WHAT IS BEING ASKED: The answer must be a single number: how many lines below contain "burst".

Stored items
━━━━━━━━━━━━━━━━━━━━

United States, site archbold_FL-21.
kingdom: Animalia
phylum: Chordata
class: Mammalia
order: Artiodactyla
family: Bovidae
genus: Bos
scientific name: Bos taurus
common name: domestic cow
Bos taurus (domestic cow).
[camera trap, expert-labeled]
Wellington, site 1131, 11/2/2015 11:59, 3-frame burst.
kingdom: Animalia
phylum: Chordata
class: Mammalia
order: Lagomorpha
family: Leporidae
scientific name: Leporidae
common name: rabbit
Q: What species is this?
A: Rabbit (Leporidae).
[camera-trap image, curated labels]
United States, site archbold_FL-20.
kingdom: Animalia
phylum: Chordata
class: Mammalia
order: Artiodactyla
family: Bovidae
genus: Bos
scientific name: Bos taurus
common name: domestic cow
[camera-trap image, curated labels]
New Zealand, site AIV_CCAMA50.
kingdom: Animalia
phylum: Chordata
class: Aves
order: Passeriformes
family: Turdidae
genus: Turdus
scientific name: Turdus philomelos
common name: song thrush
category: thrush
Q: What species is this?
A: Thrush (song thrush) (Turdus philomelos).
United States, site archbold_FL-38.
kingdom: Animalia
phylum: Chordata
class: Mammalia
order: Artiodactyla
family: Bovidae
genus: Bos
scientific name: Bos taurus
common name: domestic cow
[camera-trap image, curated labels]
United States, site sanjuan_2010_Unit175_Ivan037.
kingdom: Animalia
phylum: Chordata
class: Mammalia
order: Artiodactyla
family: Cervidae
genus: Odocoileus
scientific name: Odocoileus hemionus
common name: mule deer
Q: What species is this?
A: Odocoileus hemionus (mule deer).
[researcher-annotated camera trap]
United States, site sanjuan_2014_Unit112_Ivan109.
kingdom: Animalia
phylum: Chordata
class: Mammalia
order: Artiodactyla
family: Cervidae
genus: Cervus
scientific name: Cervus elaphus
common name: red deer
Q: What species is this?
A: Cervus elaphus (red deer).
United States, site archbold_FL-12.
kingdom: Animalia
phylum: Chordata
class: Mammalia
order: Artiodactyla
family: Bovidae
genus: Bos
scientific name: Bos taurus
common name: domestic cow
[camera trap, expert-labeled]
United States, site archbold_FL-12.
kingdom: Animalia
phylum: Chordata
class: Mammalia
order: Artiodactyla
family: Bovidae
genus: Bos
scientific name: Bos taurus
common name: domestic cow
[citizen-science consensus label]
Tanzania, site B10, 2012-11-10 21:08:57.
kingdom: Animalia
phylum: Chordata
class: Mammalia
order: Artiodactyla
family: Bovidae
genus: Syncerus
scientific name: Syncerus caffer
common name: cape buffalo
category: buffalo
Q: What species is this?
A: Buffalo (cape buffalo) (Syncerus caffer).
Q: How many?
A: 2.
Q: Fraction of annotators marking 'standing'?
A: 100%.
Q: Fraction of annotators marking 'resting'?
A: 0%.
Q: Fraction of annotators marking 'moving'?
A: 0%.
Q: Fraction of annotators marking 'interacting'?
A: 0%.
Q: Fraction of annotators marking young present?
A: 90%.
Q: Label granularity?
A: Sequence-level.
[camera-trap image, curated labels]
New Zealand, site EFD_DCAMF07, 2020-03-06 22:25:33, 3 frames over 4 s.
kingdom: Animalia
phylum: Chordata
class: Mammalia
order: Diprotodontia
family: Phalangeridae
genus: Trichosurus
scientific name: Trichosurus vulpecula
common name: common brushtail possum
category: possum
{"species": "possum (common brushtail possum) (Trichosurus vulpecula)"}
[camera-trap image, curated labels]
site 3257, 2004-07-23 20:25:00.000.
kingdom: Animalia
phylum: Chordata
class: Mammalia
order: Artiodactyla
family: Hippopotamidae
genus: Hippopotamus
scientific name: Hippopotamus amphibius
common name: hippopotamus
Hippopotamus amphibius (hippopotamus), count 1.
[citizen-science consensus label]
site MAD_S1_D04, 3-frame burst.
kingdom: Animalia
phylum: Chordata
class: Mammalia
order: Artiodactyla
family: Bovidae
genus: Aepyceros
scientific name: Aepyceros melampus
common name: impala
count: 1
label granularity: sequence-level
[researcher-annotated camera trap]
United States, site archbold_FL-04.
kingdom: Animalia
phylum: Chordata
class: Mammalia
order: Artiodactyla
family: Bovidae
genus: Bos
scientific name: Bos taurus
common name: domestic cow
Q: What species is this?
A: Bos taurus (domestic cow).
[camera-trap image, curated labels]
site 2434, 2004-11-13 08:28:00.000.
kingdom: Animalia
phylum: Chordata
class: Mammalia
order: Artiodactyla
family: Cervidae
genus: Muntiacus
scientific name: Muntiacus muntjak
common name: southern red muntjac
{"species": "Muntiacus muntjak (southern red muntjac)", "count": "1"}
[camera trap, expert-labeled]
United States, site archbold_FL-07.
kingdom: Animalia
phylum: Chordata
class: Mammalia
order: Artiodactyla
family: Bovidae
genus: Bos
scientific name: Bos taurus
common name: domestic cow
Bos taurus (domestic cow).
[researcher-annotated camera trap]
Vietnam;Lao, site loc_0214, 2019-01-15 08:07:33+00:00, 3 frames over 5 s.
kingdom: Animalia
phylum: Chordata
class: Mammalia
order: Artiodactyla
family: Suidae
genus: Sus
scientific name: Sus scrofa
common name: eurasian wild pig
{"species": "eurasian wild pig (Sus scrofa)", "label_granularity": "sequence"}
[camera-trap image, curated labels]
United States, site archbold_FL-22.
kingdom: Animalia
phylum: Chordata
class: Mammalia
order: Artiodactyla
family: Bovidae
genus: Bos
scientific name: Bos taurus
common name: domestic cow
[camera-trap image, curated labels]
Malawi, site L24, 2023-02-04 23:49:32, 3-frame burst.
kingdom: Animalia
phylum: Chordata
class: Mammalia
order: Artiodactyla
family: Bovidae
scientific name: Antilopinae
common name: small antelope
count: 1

━━━━━━━━━━━━━━━━━━━━

OUTPUT OF THE EXERCISE: 3